Havayı kokladığımda şu an için hissettiğim, fena bir başlangıç olmadığı. Çünkü Davis Kupası’nın format değişikliği onaylandığı zaman; bu işin içindeki çoğu eski tenisçi, gazeteci, antrenör gibi etkili abiler bayağı yaygara yapmışlardı hatırlarsanız. Şimdiyse, bilhassa çiftler maçının daha belirleyici olması ve dinamizm olumlu puan almış görünüyor. Eski sistemde eşleşmeler beş maç üzerindendi. Dört tekler ve bir çiftler maçı oluyordu. Artık üç maç var ve çiftler, süs olmaktan çıkmış durumda. Bu da daha fazla yıldız oyuncunun çift oynamasını ve eğlencenin artmasını beraberinde getirecektir uzun vadede. Bir de doğal olarak Cabal-Farah ya da Krawietz-Mies gibi çiftler emekçilerinin ülkelerindeki değerlerine katkı yapacaktır.

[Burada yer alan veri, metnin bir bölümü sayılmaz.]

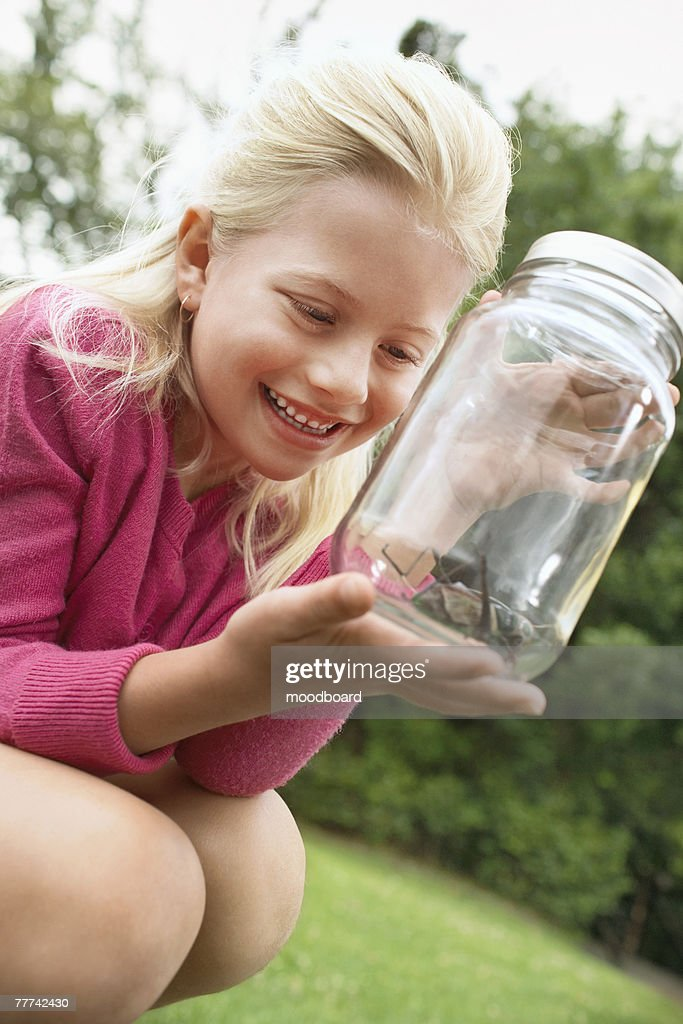 Girl Looking at Grasshopper in Jar : Stock Photo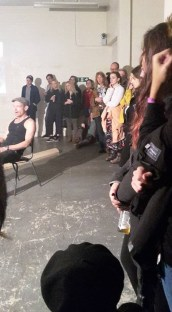 A man doing some performance art. Us the crowd watching.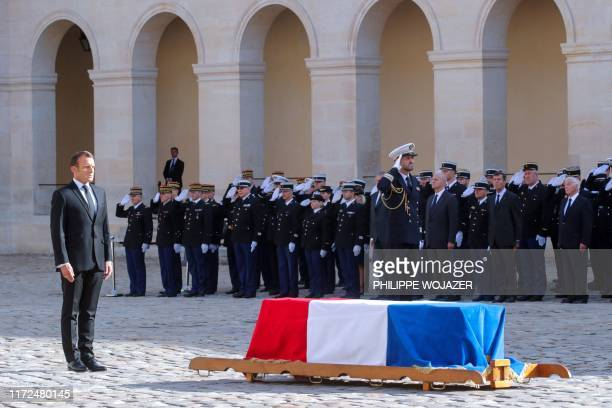 TOPSHOT French President Emmanuel Macron stands infront of the flagdraped coffin of late French President Jacques Chirac during a military tribute at...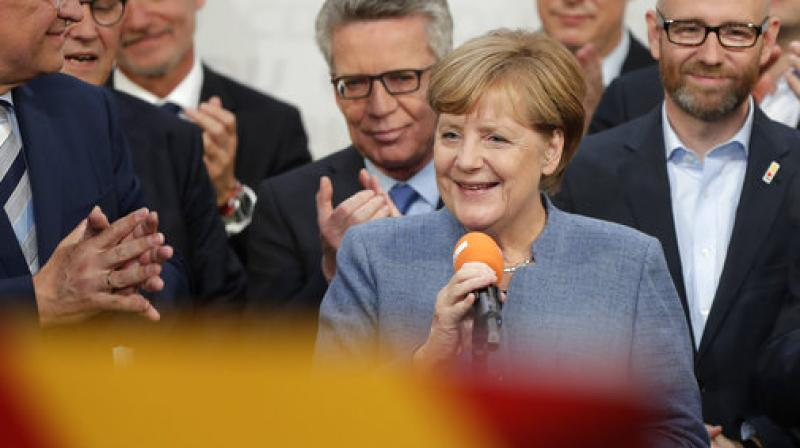 After winning Angela Merkel said 'We will not let one single attack on German democracy stand.' (Photo: AP)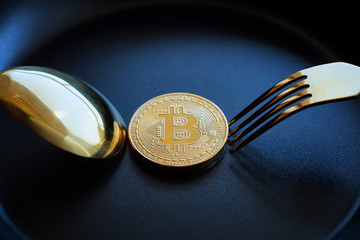 Everyone wants bitcoin, Digital currency physical gold bitcoins on dish with spoon, Cryptocurrency Coin under the fork, Blockchain Transaction System Crisis Concept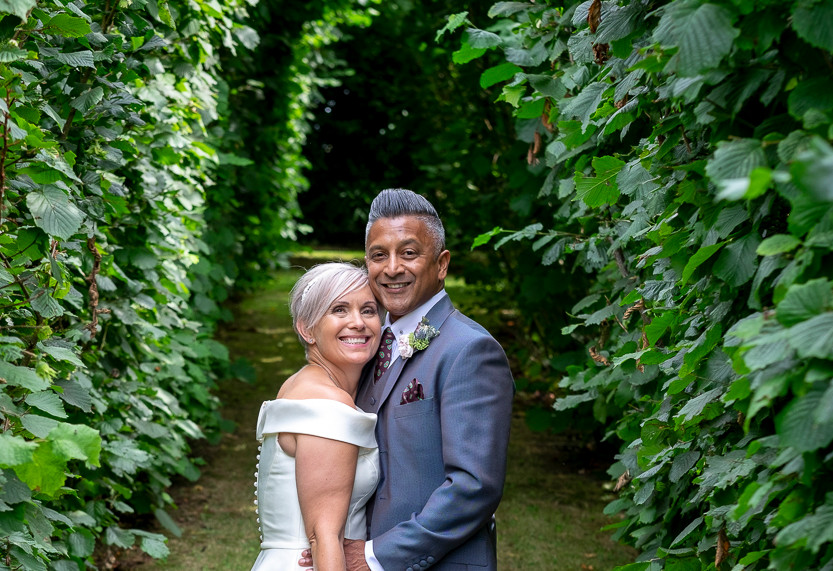 Portrait of newly wed male and female in a hedged avenue looking at the camera.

Bazı maçların çok geç bitmesi, dünyanın her yerinden seyirci getirmenin çok zor olması gibi sıkıntılar söz konusu. TV yayınları da hâliyle daha çok az ülkede tam olarak oturmuş durumda. Ama bunlar aşılmayacak şeyler değil. Son tahlilde, yeni Davis Kupası’nın kapıdan sağ ayakla girdiğini söylemek yanlış olmayacaktır. Bunda ev sahibin şampiyon olmasının da hatırı sayılır payı var muhakkak.
Eveeet, ev sahibinin şampiyonluğu diyerek geldik ana mevzuya. Rafael Nadal’ın sırtladığı İspanya, Madrid’de kupayı aldı ve tarihinde beşinci kez Davis kazandı. Ya da onların deyişleriyle “Ensaladera”. (Salata Kasesi, kupanın şekline isitinaden öyle deniyor.)
Ortaya bir salata çıktıysa hakikaten Rafael Nadal şefin görgüsü, bilgisi, el lezzeti çok hissedildi. Zaten başka ne olacaktı ki? Nadal sırasıyla Karen Khachanov’u, Borna Gojo’yu, Diego Schwartzman’ı, Dan Evans’ı yendi. Çiftlerde de üç maçta yer aldı ve hepsinde galibiyetle korttan ayrıldı. Kapanışı yapmak ona yakışırdı. O da en sonda, yani Kanada ile oynadıkları finaldeki ikinci tekler maçında Denis Shapovalov’u devirerek salataya son dokunuşu yaptı, hem de adeta nar ekşisiyle.
Burada bir parantez de Roberto Bautista Agut’a açmamız şart. Hafta içinde babası Joaquin’in sağlığının bir anda bozulduğu haberi ulaştı önce. Daha sonra da vefat gerçekleşti. Babasının yasını tutan oyuncu, takımdan çekilmeme kararı aldı ve sadece üç gün sonra gelip finalde Felix Auger Aliassime’a karşı kritik bir galibiyet almayı başardı. Ne denir ki? Geçen sene de tam Roland Garros öncesi annesini kaybetmişti Roberto. Kelimeler kifayetsiz kalıyor gerçekten. İspanya takımı da zaferi kendisine adadı.
The Greatest Match
Normalde burada gösteri maçlarını yazmak gibi bir niyetim yok. Bunun için çok ekstra şeyler olması gerekiyor. Ama bu hafta yazıyorum çünkü işte o ekstra şeyler oldu. Hem de ne ekstra...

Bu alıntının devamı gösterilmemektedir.